JSON.jl
JSON.jl copied to clipboard
use_mmap leaves file open
Calling parsefile with use_mmap=true leaves the file open until the finalizer for the result of mmap_array is called. This can be some time later, so the file typically can't immediately be written.
The fix is messy (not tested, just outline)
function parsefile(filename::AbstractString; ordered::Bool=false, use_mmap=true)
sz = filesize(filename)
open(filename) do io
a = nothing
if use_mmap
a = mmap_array(Uint8, (sz,), io)
s = UTF8String(a)
else
s = readall(io)
end
out = JSON.parse(s, ordered=ordered)
finalize(a)
out
end
end
so I wonder what value mmap is providing here, given that the array is converted to a string immediately anyway?
I don't understand the context of this issue. You say this is a fix but you don't show the code that would be replaced.
First, UTF8String
does not copy the array, it merely wraps it.
Second, the openfile(...) do io ... end
idiom does close the file, I believe.
The issue is not that the file object is kept open, it's that the file is kept mmap'd, which apparently causes issue on windows.
I don't think calling finalize
is a good idea though.
See https://github.com/JuliaLang/julia/issues/12011
@nalimilan Yes, pulling the fix from that thread back to here as it is currently an issue in JSON parsefile that means that if I call parsefile with default arguments, I cannot write to the file for some unknown amount of time. In my case, running in a notebook,I have needed to restart the kernel in order to write the file. It is a common pattern to read a file, do something, and write the same file, so this is a debilitating feature of the current implementation.
@yuyichao "Kept open" vs "kept mmapped" may be a distinction, but the outcome is the same.
@yuyichao I don't understand what you mean by "calling finalize is a [bad] idea". If you mean it might be slow, then that's easily trumped by correctness. If there are other potential difficulties, please state them to see if they can be fixed.
Bottom line: existing code leaks a filehandle or something like it. The do
pattern doesn't prevent it. Options to fix: ignore use_mmap on Windows, or finalize as above. Final option: add a comment like that on readdlm saying "this doesn't work on windows, set use_mmap to true only if you don't care about leaving the file unwriteable". I personally find that quite distasteful.

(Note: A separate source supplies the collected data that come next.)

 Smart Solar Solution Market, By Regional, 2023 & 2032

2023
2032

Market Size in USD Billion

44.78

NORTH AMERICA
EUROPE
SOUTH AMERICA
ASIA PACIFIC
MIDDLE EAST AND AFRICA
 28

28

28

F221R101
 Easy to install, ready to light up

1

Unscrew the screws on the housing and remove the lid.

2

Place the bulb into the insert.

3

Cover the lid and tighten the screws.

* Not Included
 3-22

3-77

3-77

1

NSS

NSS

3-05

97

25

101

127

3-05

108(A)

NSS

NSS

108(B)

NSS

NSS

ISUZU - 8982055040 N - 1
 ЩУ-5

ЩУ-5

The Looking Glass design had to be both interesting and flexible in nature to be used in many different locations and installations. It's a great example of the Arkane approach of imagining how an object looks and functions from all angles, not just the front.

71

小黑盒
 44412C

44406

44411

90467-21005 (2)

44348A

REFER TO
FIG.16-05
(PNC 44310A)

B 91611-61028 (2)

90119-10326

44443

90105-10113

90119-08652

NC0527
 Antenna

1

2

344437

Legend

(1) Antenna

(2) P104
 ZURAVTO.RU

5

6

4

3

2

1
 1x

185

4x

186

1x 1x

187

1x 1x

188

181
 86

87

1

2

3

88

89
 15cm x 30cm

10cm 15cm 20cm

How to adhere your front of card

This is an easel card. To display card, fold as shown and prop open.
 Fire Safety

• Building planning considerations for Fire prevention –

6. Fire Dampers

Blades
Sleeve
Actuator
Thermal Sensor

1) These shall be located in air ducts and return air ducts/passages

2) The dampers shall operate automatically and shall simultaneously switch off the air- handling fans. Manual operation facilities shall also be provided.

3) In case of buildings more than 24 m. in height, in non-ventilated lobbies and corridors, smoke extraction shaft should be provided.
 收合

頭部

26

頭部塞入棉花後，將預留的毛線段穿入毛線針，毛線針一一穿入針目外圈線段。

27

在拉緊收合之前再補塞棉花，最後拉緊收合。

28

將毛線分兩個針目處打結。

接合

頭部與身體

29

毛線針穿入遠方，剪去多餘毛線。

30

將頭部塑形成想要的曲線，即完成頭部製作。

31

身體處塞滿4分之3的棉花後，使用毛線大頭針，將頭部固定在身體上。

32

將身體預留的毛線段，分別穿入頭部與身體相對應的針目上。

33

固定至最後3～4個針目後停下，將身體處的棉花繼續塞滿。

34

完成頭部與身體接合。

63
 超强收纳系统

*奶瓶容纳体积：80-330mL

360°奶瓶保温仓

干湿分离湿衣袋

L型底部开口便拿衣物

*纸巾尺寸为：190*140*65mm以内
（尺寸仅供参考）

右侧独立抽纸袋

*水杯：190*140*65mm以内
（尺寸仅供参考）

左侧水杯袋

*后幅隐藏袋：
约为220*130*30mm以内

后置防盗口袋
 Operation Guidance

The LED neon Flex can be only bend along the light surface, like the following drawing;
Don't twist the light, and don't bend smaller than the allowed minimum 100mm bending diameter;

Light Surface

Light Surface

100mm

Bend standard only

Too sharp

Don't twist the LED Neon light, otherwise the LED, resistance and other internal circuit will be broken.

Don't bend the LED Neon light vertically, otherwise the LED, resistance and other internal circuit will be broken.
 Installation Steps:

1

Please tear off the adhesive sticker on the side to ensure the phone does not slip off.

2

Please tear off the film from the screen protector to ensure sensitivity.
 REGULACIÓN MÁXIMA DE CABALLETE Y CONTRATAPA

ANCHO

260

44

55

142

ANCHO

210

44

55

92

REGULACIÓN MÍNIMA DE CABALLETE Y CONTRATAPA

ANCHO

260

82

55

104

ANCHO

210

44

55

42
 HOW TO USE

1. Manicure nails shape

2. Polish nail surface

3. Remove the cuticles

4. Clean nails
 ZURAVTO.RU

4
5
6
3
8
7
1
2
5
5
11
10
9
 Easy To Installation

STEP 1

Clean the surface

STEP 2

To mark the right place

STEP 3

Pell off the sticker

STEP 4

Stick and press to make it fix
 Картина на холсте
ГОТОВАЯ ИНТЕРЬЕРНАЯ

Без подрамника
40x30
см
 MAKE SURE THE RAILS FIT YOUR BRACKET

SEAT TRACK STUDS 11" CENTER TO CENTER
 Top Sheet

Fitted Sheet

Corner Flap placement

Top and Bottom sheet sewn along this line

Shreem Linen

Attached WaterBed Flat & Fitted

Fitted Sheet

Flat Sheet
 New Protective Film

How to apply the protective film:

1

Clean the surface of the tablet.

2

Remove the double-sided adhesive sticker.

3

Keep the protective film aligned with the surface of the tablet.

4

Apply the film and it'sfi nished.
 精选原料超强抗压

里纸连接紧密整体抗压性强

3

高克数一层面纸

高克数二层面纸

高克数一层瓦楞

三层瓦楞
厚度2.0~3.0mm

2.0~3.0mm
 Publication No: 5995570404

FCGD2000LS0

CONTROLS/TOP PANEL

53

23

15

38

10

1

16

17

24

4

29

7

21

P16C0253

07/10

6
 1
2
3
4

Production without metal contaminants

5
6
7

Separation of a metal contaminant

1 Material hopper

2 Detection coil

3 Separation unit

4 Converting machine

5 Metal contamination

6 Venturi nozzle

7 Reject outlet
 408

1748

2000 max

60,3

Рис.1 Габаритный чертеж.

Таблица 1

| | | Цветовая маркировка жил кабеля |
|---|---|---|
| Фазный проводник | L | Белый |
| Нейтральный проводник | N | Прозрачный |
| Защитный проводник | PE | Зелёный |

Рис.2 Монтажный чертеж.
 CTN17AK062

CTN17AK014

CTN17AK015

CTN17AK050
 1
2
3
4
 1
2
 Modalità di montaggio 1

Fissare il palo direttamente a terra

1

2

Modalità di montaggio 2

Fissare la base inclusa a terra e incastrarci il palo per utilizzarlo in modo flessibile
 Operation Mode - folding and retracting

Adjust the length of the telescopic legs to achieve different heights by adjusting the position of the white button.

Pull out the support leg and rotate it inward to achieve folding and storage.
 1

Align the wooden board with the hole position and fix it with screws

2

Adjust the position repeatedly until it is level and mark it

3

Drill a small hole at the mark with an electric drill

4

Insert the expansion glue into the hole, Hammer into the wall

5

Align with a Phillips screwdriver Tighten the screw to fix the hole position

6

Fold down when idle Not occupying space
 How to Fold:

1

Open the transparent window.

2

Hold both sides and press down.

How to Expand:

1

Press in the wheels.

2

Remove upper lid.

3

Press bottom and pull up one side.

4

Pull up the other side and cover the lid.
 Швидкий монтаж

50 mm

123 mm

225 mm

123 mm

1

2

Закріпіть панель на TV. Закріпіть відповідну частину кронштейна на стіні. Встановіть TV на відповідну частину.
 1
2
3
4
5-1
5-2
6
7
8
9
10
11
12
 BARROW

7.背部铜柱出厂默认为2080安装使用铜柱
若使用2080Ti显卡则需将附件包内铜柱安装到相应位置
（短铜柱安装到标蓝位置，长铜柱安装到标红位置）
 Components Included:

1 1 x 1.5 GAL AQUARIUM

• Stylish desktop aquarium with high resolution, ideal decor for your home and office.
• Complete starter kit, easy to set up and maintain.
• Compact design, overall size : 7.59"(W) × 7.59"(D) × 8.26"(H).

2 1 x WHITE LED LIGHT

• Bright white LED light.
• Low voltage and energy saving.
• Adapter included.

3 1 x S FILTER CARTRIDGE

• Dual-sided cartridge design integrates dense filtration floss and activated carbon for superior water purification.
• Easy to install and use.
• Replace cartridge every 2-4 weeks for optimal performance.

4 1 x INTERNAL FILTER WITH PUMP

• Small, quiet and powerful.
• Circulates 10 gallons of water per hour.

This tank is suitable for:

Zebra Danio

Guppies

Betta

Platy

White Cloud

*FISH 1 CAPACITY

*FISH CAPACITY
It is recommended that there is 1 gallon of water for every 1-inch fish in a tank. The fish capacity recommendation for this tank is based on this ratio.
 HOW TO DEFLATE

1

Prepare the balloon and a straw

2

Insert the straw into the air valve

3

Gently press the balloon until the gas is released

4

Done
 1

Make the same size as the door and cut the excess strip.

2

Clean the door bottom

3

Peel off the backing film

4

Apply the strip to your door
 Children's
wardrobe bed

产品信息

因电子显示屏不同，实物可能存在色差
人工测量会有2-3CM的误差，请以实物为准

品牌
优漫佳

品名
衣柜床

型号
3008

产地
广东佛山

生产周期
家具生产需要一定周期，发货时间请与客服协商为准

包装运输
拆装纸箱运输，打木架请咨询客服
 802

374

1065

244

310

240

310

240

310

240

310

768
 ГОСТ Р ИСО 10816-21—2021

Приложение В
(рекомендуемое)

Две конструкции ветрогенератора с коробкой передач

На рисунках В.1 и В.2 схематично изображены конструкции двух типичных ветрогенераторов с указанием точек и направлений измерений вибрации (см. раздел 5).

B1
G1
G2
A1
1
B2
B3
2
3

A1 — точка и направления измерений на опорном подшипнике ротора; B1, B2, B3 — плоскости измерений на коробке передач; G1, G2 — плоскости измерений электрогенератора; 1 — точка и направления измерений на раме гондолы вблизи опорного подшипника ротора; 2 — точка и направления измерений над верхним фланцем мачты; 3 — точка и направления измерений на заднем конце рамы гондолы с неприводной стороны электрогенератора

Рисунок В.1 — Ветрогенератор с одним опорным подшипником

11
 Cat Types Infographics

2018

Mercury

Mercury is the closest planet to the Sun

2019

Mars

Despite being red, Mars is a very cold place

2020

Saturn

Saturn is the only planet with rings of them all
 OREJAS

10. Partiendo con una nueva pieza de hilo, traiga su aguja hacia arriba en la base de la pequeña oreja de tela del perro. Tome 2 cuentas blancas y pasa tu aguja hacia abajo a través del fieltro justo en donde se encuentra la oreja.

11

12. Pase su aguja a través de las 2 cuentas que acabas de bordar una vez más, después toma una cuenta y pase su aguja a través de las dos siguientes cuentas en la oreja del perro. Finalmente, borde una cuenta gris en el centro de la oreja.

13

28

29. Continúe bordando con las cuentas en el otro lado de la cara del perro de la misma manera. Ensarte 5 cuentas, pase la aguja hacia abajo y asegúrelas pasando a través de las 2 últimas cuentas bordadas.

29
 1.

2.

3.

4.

@dmbates Apologies, I'm new to Julia and to the conventions for issue management. I'm not proposing a patch, just getting feedback on how people would like to handle this issue. The code that is being replaced is the current function parsefile, defined in JSON.jl, i.e.
function parsefile(filename::AbstractString; ordered::Bool=false, use_mmap=true)
sz = filesize(filename)
open(filename) do io
s = use_mmap ? UTF8String(mmap_array(Uint8, (sz,), io)) : readall(io)
JSON.parse(s, ordered=ordered)
end
end
@yuyichao "Kept open" vs "kept mmapped" may be a distinction, but the outcome is the same.
I know. I'm just trying to explain what @dmbates might be confused about.
I don't understand what you mean by "calling finalize is a [bad] idea". If you mean it might be slow, then that's easily trumped by correctness.
More or less, but I think a better way would be to fix the interface of mmap'ed arrays to give a better finalization interface.
Has there been any progress in finalization of mmap'ed arrays in Julia since 2015?
I was visiting these pages in order to report that on Windows using JSON.parsefile
leaves the file locked, but then noticed that the issue had been raised back in 2015. It was good to learn that passing the use_mmap
argument as false
is a work-around (which I confirmed with some quick tests) but this feature is indeed quite debilitating on Windows, as @awf remarked.